Llegamos a Supe mientras todos los jóvenes rezaban el Santo Rosario delante de Jesús Eucaristía en la capilla nueva. Llegar al desierto y verSUPE  b 7 desde lejos esa capilla enorme sobre la arena y una franja verde que la circunda mientras desciende el sol, era verdaderamente un espectáculo de la naturaleza…pareciera que el desierto fuera solo árido, pero la vida y la atmósfera que reinaba daba color y sabor a todo .

Al final de la oración, Don Massimo dijo a los jóvenes que se den vuelta y fue para todos unos momentos de emoción, de lágrimas, de abrazos, miradas y silencio que hablaba. Para concluir esta bellísima jornada, comimos la pizza todos juntos. Fue muy bello ver a los jóvenes correr, servir, entregarse totalmente al momento, los padres estaban asombrados y maravillados.

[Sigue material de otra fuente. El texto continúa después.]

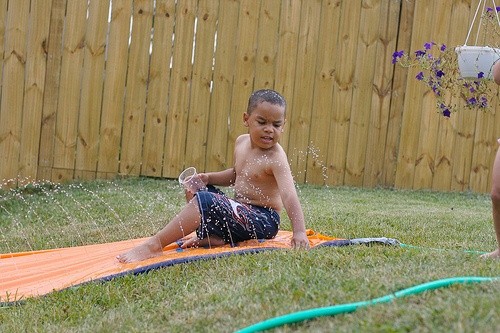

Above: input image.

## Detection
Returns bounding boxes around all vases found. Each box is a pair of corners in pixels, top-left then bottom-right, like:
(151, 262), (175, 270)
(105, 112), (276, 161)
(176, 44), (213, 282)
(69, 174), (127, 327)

(455, 46), (500, 80)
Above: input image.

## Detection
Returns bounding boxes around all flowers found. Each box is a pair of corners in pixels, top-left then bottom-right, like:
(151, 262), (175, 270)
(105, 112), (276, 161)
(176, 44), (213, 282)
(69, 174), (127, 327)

(392, 7), (500, 117)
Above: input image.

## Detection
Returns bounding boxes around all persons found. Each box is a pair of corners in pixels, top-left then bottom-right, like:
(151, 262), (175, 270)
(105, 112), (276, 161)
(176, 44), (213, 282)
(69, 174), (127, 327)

(116, 88), (311, 263)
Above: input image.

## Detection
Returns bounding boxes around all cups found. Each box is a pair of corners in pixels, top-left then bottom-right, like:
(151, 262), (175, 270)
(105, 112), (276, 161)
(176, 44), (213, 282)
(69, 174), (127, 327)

(178, 167), (208, 195)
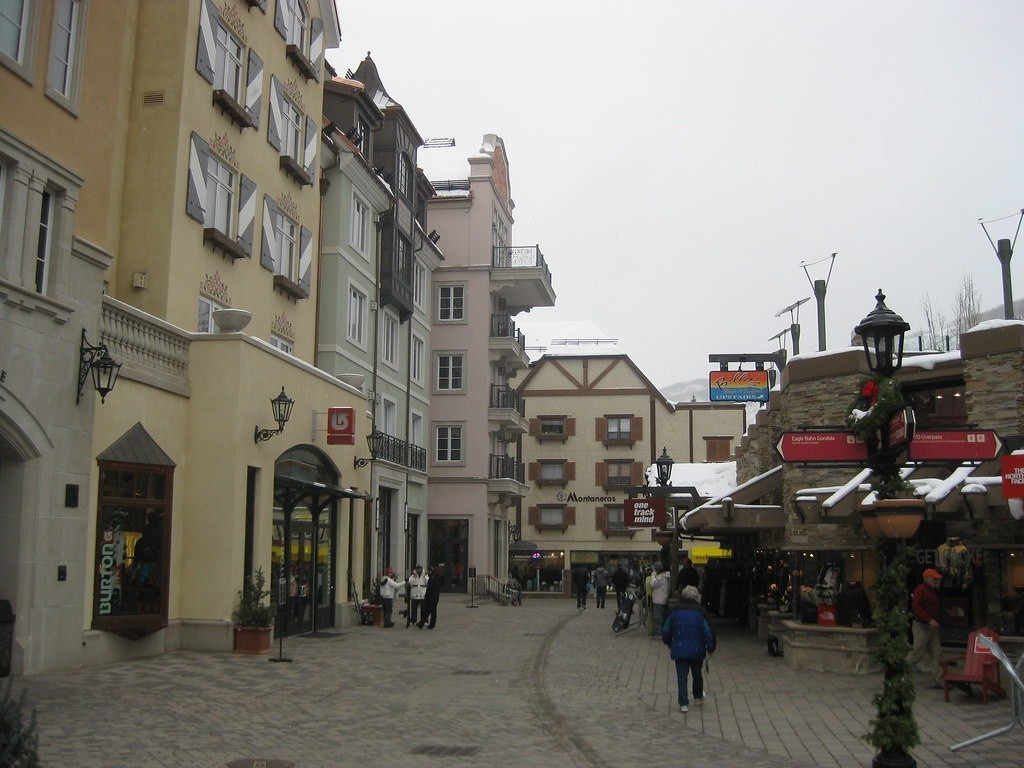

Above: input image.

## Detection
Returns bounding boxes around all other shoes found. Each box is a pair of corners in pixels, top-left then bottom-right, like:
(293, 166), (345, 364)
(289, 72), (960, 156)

(424, 622), (429, 626)
(427, 625), (435, 630)
(415, 623), (422, 629)
(409, 621), (416, 626)
(680, 692), (706, 712)
(577, 604), (587, 609)
(384, 622), (396, 628)
(932, 681), (953, 689)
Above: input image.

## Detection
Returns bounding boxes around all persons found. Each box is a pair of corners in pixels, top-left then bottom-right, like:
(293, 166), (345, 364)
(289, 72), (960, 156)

(574, 563), (590, 610)
(380, 568), (406, 628)
(409, 563), (441, 630)
(612, 564), (629, 608)
(638, 561), (670, 640)
(662, 586), (717, 712)
(932, 537), (975, 591)
(507, 577), (522, 607)
(593, 562), (611, 609)
(280, 563), (311, 625)
(904, 569), (953, 689)
(677, 559), (722, 617)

El sábado la jornada transcurrió en la Fraternidad, comenzando con la oración y la visita de Padre Lorenzo, un Sacerdote de la Operación Mato Grosso, que venía a visitar a uno de sus muchachos que es acogido en la Fraternidad de Supe. Siempre es bello conocer y compartir con otras realidades de la Iglesia que, como nosotros, trabajan con jóvenes, un bello regalo del Espíritu Santo. El Padre celebró la Misa junto al Padre Manuel, sacerdote amigo de la Fraternidad, presencia espiritual que guía, escucha y confiesa a nuestros jóvenes todas las semanas. Al finalizar la Misa, el P. Manuel se dirigió a los padres, un buen momento de compartida sincera y reflexión sobre el camino comunitario de los hijos, acompañados por las familias.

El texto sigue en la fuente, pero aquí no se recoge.